[Selected excerpt]

------------------------------------

Image optimization is essential to maximize resolution and clarity. The first step is to select the proper transducer and frequency. Higher-frequency transducers (10 MHz or greater) optimally evaluate superficial structures, whereas lower-frequency transducers are used for deep structures. Linear transducers are typically used, unless the area of interest is deep, such as the hip region, where a curvilinear transducer may be chosen. After the proper transducer is selected and placed on the patient, the next step is to adjust the depth of the sound beam; this is accomplished by a button or dial on the ultrasound machine. The depth of the sound beam is adjusted until the structure of interest is visible and centered in the image ( Fig. 1.5A and B ). The next step in optimization is to adjust the focal zones of the ultrasound beam, if present on the ultrasound machine. This feature is typically displayed on the side of the image as a number of cursors or other symbols. It is optimum to reduce the number of focal zones to span the area of interest because increased focal zones will decrease the frame rate that produces a windshield-wiper effect. It is also important to move the depth of the focal zones to the depth where the structure is to be imaged to optimize resolution ( Fig. 1.5C ). Some ultrasound machines have a broad focal zone that may not have to be moved. Finally, the overall gain can be adjusted by a knob on the ultrasound machine to increase or decrease the overall brightness of the echoes, which is in part determined by the ambient light in the examination room ( Fig. 1.5D ). The gain should ideally be set where one can appreciate the ultrasound characteristics of normal soft tissues (as described later in this chapter).

------------------------------------

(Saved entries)

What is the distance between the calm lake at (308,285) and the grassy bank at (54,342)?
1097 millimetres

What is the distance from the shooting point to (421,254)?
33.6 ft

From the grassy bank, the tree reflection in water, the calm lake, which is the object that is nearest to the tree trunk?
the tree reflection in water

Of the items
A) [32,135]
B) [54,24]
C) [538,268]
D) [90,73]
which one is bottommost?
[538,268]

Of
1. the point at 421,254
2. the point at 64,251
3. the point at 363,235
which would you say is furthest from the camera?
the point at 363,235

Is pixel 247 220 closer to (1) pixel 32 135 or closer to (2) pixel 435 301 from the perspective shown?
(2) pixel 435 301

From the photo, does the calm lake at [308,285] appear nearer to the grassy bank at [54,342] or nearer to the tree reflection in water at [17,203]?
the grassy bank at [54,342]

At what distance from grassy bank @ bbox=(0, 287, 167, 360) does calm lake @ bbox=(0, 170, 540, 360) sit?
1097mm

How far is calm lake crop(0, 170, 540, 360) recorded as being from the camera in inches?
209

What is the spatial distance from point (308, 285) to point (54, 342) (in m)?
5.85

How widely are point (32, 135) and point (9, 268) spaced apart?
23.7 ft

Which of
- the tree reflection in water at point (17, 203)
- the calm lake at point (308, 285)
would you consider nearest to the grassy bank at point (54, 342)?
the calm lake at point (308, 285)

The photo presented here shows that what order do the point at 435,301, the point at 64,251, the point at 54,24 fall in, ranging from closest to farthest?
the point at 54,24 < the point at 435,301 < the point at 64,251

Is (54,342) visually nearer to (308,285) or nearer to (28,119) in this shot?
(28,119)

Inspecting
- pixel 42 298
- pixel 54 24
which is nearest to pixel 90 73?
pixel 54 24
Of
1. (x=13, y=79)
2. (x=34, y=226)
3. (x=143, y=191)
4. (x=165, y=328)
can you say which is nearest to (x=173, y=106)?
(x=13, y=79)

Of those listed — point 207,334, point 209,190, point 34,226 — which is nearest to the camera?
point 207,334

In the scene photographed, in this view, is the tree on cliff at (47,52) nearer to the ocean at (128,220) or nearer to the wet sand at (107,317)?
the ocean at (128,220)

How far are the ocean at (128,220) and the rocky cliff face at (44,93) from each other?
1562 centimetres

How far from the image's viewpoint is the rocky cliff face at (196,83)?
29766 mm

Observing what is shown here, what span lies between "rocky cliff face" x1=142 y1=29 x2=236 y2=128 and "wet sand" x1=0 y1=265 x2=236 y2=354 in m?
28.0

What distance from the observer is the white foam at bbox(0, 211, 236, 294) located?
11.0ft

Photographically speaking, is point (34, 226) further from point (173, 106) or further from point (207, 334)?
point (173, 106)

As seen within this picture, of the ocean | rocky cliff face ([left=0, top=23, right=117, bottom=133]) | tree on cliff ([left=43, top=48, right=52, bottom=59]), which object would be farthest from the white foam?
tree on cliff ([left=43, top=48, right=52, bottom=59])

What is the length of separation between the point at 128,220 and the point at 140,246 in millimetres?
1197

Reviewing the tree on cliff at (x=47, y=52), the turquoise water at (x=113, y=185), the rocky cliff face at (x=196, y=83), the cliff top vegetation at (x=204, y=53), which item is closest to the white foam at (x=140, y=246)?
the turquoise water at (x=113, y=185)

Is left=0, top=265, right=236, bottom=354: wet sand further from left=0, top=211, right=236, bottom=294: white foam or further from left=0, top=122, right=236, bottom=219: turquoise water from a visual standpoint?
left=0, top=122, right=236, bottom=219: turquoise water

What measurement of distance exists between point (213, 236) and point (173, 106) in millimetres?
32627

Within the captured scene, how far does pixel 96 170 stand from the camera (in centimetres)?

------------------------------------

[Explore the material]
1. In the text on ultrasound image optimization, what kind of transducer may be chosen when the area of interest is deep, such as the hip region?
2. Say whether each statement agrees with the text on ultrasound image optimization, and back each answer with the text's own words: (a) Lower-frequency transducers are used for deep structures. (b) Adding more focal zones raises the frame rate. (c) On every ultrasound machine, the focal zone has to be moved.
3. Extend the text on ultrasound image optimization, picking up after its last sentence.
The records aren't needed for any of this.

[Solved tasks]
1. A curvilinear transducer.

2.
(a) Yes: "lower-frequency transducers are used for deep structures."
(b) No: "increased focal zones will decrease the frame rate that produces a windshield-wiper effect."
(c) No: "Some ultrasound machines have a broad focal zone that may not have to be moved."

3.
The ultrasound image is produced when the sound beam interacts with the tissues beneath the transducer and this information returns to the transducer. At an interface between tissues where there is a large difference in impedance, the sound beam is strongly reflected, and this produces a very bright echo on the image, which is described as hyperechoic . Examples include interfaces between bone and soft tissues, where the area beneath the interface is completely black from shadowing because no echoes extend beyond the interface. An area on the image that has no echo and is black is termed anechoic, whereas an area with a weak or low echo is termed hypoechoic . If a structure is of equal echogenicity to the adjacent soft tissues, it may be described as isoechoic .
Sonographic Appearances of Normal Structures
Musculoskeletal structures have characteristic appearances on ultrasound imaging. Normal tendons appear hyperechoic with a fiber-like or fibrillar echotexture (see Fig. 1.4 ). At close inspection, the linear fibrillar echoes within a tendon represent the endotendineum septa, which contain connective tissue, elastic fibers, nerve endings, blood, and lymph vessels. Continuous tendon fibers are best appreciated when they are imaged long axis to the tendon. On such a long axis image, by convention the proximal aspect is on the left side of the image, with the distal aspect on the right. In short axis, normal hyperechoic tendon fibers appear as bristles of a brush seen on end (see Fig. 1.9A ). Normal muscle tissue appears relatively hypoechoic ( Fig. 1.6 ). At closer inspection, the hypoechoic muscle tissue is separated by fine hyperechoic fibroadipose septa or perimysium, which surrounds the hypoechoic muscle bundles. The surface of bone or calcification is typically very hyperechoic, with posterior acoustic shadowing and possibly posterior reverberation if the surface of the bone is smooth and flat ( Fig. 1.6 ). The hyaline cartilage covering the articular surface of bone is hypoechoic and uniform ( Fig. 1.7A and B ), whereas the fibrocartilage, such as the labrum of the hip and shoulder, and the knee menisci are hyperechoic ( Fig. 1.7B ). Ligaments have a hyperechoic, striated appearance that is more compact compared with tendons ( Fig. 1.8 ). In addition, ligaments are also identified in that they connect two osseous structures. Often normal ligaments may appear relatively hypoechoic when surrounded by hyperechoic subcutaneous fat; however, a compact linear hyperechoic ligament can be appreciated when imaged in long axis perpendicular to the ultrasound beam.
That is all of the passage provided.